■ **SOURCE**:
┌──

Au fil du temps, Valentina a constaté que son expérience en tant que personne noire, migrante et queer est souvent déniée dans les espaces publics. Iel a dû faire face à un accroissement du racisme et de la xénophobie au sein des communautés queer et trans. « J’ai réalisé que dans de nombreux espaces queer blancs, il y a un racisme latent, qui se manifeste par des questionnements sur ma légitimité en tant que personne queer d’origine nigériane et en tant qu’individu appartenant à une certaine ethnie », explique Valentina d’un ton fatigué.

Iel souligne notamment que dans les collectifs où le féminisme blanc*** est pratiqué, Valentina se voit exiger une version préconçue de la queeritude. « Lors de mon arrivée, j’ai essayé de rejoindre des groupes  2SLGBTQIA+, mais on attendait de moi que je définisse parfaitement mon identité de genre et sexuelle, y compris les pronoms à utiliser, et que je possède une connaissance exhaustive de toutes les orientations sexuelles et identités de genre », ajoute-t-iel. Ces attentes ne prenaient pas en compte la réalité de Valentina et d’autres personnes queer racisées. « Quand on est en mode survie, on n’a pas le luxe de se préoccuper de pronoms, on est constamment dans un état de peur et de fuite. On vit dans le secret, avec une honte profondément ancrée. On n’a pas le temps de négocier la façon dont on veut être traité, on essaie simplement de survivre, d’exister ».

« Ces exigences me marginalisent davantage »

L’immigrante explique que même au sein des communautés 2SLGBTQIA+ noires, il existe de l’exclusion et même de la xénophobie. « Au début, je pensais que je pouvais trouver ma place au sein de la communauté queer et trans noire, mais nous ne partageons pas le même bagage culturel, ni la même relation à notre noiritude. Iel explique qu’au Canada, beaucoup de personnes noires ont grandi dans un pays où la majorité de la population est blanche, et doivent donc consacrer beaucoup d’efforts et d’énergie pour préserver et prouver leurs  identités. « Dans ces groupes, on me dit souvent que je dois porter mes cheveux naturels et éviter d’adopter un accent canadien lorsque je parle. Mais ces exigences ne tiennent pas compte du fait que je n’ai pas de statut régulier, et que cela risque de me marginaliser davantage » explique t-iel.  

Valentina raconte une situation qu’iel a vécue à plusieurs reprises dans les espaces queer racisés qui se disent anti-racistes. « Il y a souvent cette blague que les jeunes issus de l’immigration font : ils se moquent des accents de leurs parents africains ou caribéens. Ces  mêmes personnes me recommandent d’utiliser mon accent naturel, sans comprendre qu’en se moquant de leur parents et famille, elles se moquent aussi de moi. Ce genre de plaisanterie est insultant et réducteur, surtout lorsqu’il s’agit de blagues portant sur l’intelligence », explique-t-iel. « Ce n’est peut-être pas du racisme, mais cela relève certainement de la xénophobie. »

└──

[Enregistrements de relations spatiales]
┌──

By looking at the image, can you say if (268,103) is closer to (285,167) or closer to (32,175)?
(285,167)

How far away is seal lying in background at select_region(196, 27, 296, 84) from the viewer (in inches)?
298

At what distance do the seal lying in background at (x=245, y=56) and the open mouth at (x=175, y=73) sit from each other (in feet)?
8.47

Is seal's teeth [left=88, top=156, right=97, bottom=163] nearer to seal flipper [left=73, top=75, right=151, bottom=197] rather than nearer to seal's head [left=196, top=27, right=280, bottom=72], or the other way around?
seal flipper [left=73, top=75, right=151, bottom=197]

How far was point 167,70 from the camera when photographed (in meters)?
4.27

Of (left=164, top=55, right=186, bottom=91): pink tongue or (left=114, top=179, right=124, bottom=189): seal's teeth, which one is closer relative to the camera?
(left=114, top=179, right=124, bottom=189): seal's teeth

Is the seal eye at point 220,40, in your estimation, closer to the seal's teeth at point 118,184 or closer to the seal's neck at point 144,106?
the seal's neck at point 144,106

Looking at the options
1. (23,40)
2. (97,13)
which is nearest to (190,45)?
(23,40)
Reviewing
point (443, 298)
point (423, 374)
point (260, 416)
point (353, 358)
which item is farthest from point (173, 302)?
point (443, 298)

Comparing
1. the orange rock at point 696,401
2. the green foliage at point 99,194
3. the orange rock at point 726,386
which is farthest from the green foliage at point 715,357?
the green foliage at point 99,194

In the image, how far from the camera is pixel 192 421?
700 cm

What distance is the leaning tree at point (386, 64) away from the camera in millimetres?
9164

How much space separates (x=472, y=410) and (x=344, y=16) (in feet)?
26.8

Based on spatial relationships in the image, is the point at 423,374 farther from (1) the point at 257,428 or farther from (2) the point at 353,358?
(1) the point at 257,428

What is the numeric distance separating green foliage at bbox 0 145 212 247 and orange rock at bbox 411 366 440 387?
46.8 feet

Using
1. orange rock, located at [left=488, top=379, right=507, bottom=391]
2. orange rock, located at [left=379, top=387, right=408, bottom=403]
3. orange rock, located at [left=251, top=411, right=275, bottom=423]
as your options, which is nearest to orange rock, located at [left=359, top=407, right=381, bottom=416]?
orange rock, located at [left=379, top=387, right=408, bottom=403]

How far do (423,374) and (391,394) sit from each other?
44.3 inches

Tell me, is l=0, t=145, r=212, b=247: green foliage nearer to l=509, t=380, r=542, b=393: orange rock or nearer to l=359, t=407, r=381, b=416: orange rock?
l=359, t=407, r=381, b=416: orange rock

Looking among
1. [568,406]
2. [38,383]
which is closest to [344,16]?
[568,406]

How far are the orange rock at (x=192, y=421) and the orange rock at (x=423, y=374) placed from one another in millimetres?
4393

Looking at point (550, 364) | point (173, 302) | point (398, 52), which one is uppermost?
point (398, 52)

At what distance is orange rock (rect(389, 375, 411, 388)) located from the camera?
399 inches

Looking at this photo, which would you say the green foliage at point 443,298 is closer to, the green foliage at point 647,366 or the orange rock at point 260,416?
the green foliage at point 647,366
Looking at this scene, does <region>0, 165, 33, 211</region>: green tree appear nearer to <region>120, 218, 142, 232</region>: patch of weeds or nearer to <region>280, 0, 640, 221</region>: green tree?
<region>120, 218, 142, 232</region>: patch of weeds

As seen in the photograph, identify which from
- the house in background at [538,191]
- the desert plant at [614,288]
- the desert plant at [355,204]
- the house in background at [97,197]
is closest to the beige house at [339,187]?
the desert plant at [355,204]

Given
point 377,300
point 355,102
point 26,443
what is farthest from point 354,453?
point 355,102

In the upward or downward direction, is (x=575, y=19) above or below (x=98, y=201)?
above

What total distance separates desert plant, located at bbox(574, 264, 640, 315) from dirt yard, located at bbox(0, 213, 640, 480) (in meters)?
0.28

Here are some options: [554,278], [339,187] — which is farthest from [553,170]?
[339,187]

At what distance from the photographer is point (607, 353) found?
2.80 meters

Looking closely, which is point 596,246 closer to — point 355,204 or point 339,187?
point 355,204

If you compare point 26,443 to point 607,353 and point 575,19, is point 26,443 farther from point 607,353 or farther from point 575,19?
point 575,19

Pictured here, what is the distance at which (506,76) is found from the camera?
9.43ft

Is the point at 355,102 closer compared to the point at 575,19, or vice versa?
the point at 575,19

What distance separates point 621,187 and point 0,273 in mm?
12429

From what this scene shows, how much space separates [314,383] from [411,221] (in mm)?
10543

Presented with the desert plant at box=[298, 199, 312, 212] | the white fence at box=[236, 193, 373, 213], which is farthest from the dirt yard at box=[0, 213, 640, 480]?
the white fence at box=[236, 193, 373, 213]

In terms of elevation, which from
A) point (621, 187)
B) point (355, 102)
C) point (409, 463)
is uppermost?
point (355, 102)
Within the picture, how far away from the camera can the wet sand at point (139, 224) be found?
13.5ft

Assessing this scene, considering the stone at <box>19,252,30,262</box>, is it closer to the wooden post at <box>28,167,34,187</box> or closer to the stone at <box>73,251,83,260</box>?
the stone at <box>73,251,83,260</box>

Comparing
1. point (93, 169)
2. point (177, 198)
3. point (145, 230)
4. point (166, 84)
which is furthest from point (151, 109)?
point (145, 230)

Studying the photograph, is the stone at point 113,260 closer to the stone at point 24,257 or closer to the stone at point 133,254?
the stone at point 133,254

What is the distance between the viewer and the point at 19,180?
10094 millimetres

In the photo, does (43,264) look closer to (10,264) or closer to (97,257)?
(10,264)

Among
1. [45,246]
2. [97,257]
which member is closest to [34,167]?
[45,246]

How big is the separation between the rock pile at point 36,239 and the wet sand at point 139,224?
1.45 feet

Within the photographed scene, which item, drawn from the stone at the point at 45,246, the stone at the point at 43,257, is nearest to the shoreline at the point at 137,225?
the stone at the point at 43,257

└──

■ **TRAVAIL À RÉALISER**:
• a. Répondez brièvement d'après le témoignage de Valentina :
(i) Dans les groupes 2SLGBTQIA+ rejoints à l'arrivée, qu'attendait-on de Valentina au sujet de son identité ?
(ii) Quelles deux recommandations Valentina reçoit-iel souvent dans les groupes queer et trans noirs ?
(iii) De quoi les jeunes issus de l'immigration se moquent-ils dans la blague évoquée ?
• b. Rédigez la suite du témoignage de Valentina, à partir de sa dernière phrase.

■ **RÉPONSES PAR TÂCHE**:
• a.
(i) Qu'iel définisse parfaitement son identité de genre et sexuelle, y compris les pronoms à utiliser, et possède une connaissance exhaustive de toutes les orientations sexuelles et identités de genre.
(ii) Porter ses cheveux naturels et éviter d'adopter un accent canadien.
(iii) Des accents de leurs parents africains ou caribéens.

• b.
D’ailleur, Valentina exprime que lorsqu’iel ne correspond pas aux idéologies établies, iel est punie et ostracisée par sa propre communauté présumée : noire, africaine et queer. Par exemple, la préférence ethnique et raciale des partenaires romantiques.  « On m’a souvent dit que je ne devrais pas être en couple avec des personnes blanches pour éviter le fétichisme et surtout le racisme dans les relations intimes, ce qui est un problème récurrent lorsque nous sommes des personnes de couleur. Mais une fois encore, prendre ce genre de décision ne fait pas partie de mon expérience, et on me l’impose tout de même. Les gens ne peuvent même pas comprendre qu’il fut un temps où je ne pensais pas pouvoir être aimée, où je ne pensais pas pouvoir être en couple, où je ne pensais pas pouvoir aimer sans honte. Je ne me sens pas dans une position où je vais cesser d’aimer une personne pour éviter un problème potentiel », déclare Valentina avec détermination.

« J’en ai assez de voir ma vie devenir une déclaration politique »

Alors que les rues de Montréal se préparent pour le défilé de la Fierté  de l’année, Valentina explique qu’iel a choisi de ne plus y assister. «  Mes deux premières fois, j’ai décidé de ne plus participer au défilé de la Fierté, car il est devenu un spectacle hautement capitaliste. Toutes ces marques distribuent des préservatifs et autres, mais elles n’embauchent pas de personnes comme nous, des personnes immigrantes, queer et de couleur pour occuper des postes de pouvoir et d’influence, et elles ne font pas de lobbying en notre nom lorsque c’est important » explique-t-iel. Valentina regarde son t-shirt, où une version rock metal de Céline Dion est dessinée, et esquisse un sourire chaleureux : « Je préfère désormais célébrer la Fierté avec mes amis et mes pairs qui ont choisi de se détourner de la parade officielle. Elle a été récupérée par des entreprises qui surfent sur l’arc-en-ciel pour attirer les queers et faire du profit. »

Un groupe de personnes racisées déçues en regardant le défilé de la Fierté.

Deux mois après notre rencontre avec Valentina, un doux adieu à la chaleur estivale prend place. Les premiers frissons de l’automne effleurent Montréal. La deuxième semaine d’août, une scène se dessine : des Montréalais se parent de maquillage éclatant, tandis que d’autres se rassemblent sous une multitude de drapeaux, symboles de leurs combats et de leurs espoirs. Alors que l’effervescence du défilé de la Fierté prend forme, les mots de Valentina résonnent comme un murmure puissant : « J’en ai assez de voir ma vie réduite à une déclaration politique. Je veux être aimée, simplement. Je ne veux pas que chaque aspect de mon existence soit réduit à une grande histoire politique. Je n’ai pas choisi d’être une militante, j’ai été poussée dans cette voie, tout comme d’autres issus de milieux similaires. On ne naît pas militant, mais on est oppressé jusqu’à devenir militant, et ensuite on nous pousse à porter l’étendard de la justice sociale », dit Valentina avec assurance.

* Abréviation anglophone (Black, Indigenous and People of Color) qui désigne l’ensemble des communautés noires, autochtones et de personnes racisées

** Cette catégorie comprend les personnes qui indiquent que leur sexe assigné à la naissance est identique à leur genre actuel.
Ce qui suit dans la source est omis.